## EXERCISE
Copy out each line of the data holding "camera".

## SOURCE MATERIAL
============================================================

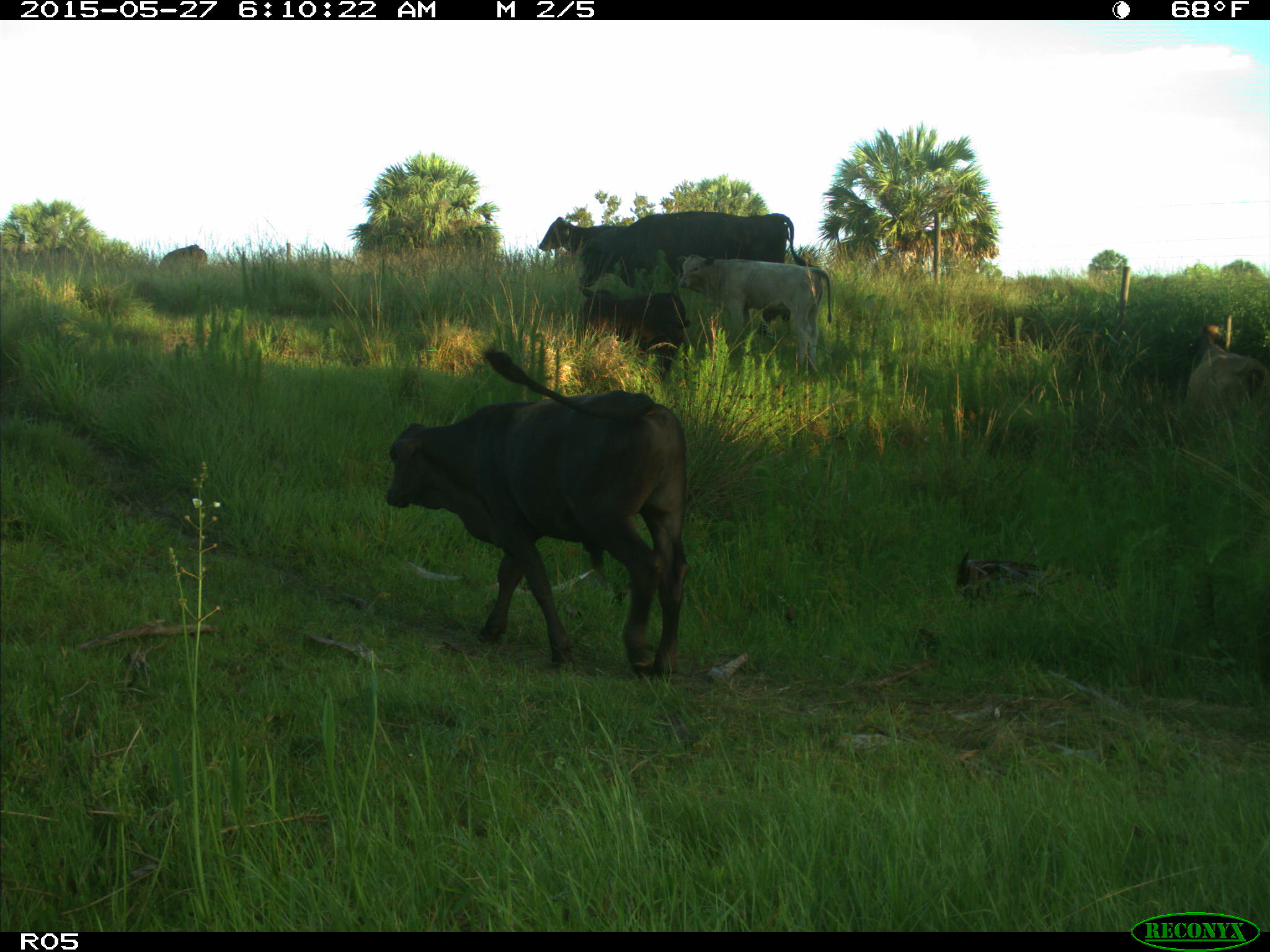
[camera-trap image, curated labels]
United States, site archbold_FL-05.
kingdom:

============================================================

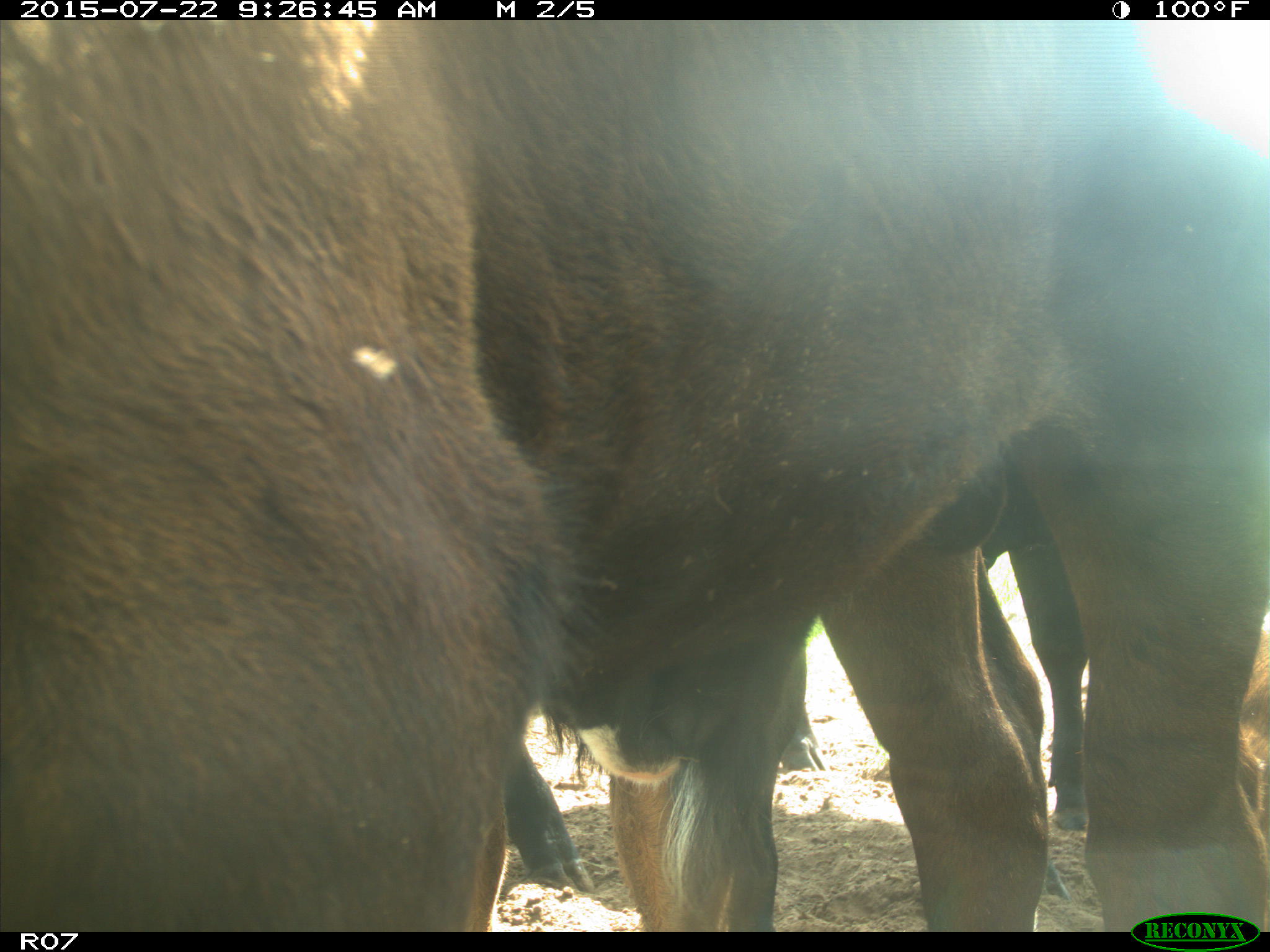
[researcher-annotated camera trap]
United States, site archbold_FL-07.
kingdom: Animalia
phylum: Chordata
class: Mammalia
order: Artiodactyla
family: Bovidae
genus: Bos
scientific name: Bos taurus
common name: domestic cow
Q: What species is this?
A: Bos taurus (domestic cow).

============================================================

## YOUR SOLUTION
[camera-trap image, curated labels]
[researcher-annotated camera trap]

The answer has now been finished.